We do. Really. But put yourself in our shoes for a minute and see if you wouldn't bitch too. Think about it. The population here is something like 8 million people. At least half of those are clueless jerks who think the place exists solely for them and nobody else counts.
And I'll admit that tourists pump lots of money into our economy, but can't they just send a check and stay in Omaha? Why must they impede my progress down the sidewalk.
I'm not alone in my disdain for the native assholes and the ignorant visitors. Peruse some of the threads on Brooklyian.com and you'll find that lots of my neighbors are pissed off and have plenty of time to tell you about it. Here are a few random things you just need to stop doing right now!
1. Golf Umbrellas
They're called golf umbrellas for a really good reason. They belong on a golf course or some other place with a population density of 1 person per 200 square yards. When you walk down a NYC sidewalk with one of these huge things, there isn't room for anyone else. And God forbid, you raise it or tilt it when you walk by me. Nooooooo. It's my fucking job to get out of the way or get poked in the eye so you can stay dry.
2. Baby Strollers
I'm glad you have a baby or two...or three. Yay for you. But guess what. The aisles in the grocery store, the book store and pretty much everywhere else you can imagine were not designed for you and your massive multiple baby conveyance. You are in everyone else's way. If you must take your big-ass stroller with you when you go shopping, how about taking along a friend who can stand out on the sidewalk so you don't need to take your Mack Truck of a stroller into the store. And when you ingnore this request, how about if you at least refrain from leaving the damned thing in the dead-center of the aisle while you trot off to grab whatever you missed in the previous aisle.
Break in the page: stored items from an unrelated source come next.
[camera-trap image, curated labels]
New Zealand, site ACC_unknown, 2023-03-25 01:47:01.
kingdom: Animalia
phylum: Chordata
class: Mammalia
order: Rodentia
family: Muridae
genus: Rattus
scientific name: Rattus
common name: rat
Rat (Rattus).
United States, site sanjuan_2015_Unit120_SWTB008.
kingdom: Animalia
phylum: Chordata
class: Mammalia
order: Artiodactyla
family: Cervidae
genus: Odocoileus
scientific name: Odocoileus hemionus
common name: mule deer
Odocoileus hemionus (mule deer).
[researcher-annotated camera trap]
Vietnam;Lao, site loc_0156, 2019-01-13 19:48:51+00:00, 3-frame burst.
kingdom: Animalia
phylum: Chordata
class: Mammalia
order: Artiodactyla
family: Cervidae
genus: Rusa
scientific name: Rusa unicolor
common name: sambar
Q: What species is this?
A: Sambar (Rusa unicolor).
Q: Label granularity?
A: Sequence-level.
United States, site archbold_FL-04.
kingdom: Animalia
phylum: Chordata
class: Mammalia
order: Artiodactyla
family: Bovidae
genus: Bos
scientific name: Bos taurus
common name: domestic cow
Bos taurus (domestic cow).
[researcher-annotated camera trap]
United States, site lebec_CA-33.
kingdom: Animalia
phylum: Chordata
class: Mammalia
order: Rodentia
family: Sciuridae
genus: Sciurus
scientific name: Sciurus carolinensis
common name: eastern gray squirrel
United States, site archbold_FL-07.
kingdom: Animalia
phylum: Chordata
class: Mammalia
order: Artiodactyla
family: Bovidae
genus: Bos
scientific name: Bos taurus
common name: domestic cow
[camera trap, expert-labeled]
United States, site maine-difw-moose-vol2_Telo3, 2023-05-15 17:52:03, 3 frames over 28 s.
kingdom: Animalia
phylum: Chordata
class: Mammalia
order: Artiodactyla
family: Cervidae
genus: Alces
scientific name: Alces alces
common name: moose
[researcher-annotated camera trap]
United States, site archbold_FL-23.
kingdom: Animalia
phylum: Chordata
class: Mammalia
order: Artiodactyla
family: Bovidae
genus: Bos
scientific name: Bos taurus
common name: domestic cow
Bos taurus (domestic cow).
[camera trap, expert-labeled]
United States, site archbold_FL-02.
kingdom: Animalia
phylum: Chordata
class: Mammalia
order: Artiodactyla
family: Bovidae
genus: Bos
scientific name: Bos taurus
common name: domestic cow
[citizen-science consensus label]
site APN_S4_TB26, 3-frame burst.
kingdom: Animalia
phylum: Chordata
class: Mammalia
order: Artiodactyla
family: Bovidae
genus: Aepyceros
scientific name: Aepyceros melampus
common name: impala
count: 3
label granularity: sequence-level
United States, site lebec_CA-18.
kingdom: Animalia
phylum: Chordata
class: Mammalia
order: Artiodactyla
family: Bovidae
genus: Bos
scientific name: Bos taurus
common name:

Move your ass. Really! This rule has a few parts. First, I get to use the sidewalk too. This means that just because you want to walk three abreast and gawk at the tall buildings doesn't mean it's my job to get out of your way. I'm already walking all the way at the edge of the sidewalk...make some room. (And if I'm behind you, I'm actually going somewhere...I'd like to get there today.)
Second, those "Walk/Don't Walk" signs? They're just a suggestion. If you plan to take them literally, stay on the sidewalk and get out of the way of the rest of us. We tend to look at the traffic and cross the street when there's enough of a gap to get to the other side. (Or even when there's not enough of a gap, but we figure the cars aren't going to just drive over us. Note: This is a rule that changes depending on whether we're being pedestrians or motorists at the moment.)
4. Cell Phones
Feel free to babble as loud as you like on the street. Once you step into a store, theater or bus, shut the fuck up. I don't know you. I'm sure I wouldn't like you if we were introduced. I don't want to hear any of the details of your life. (Those of you having loud conversations without the benefit of owning a cell phone or being with anyone else are excused from this rule. Crazy people add color to the city.)
I reserve the right to bitch about anything that's annoying me at the moment. You, however, should just stop whining. You're annoying me.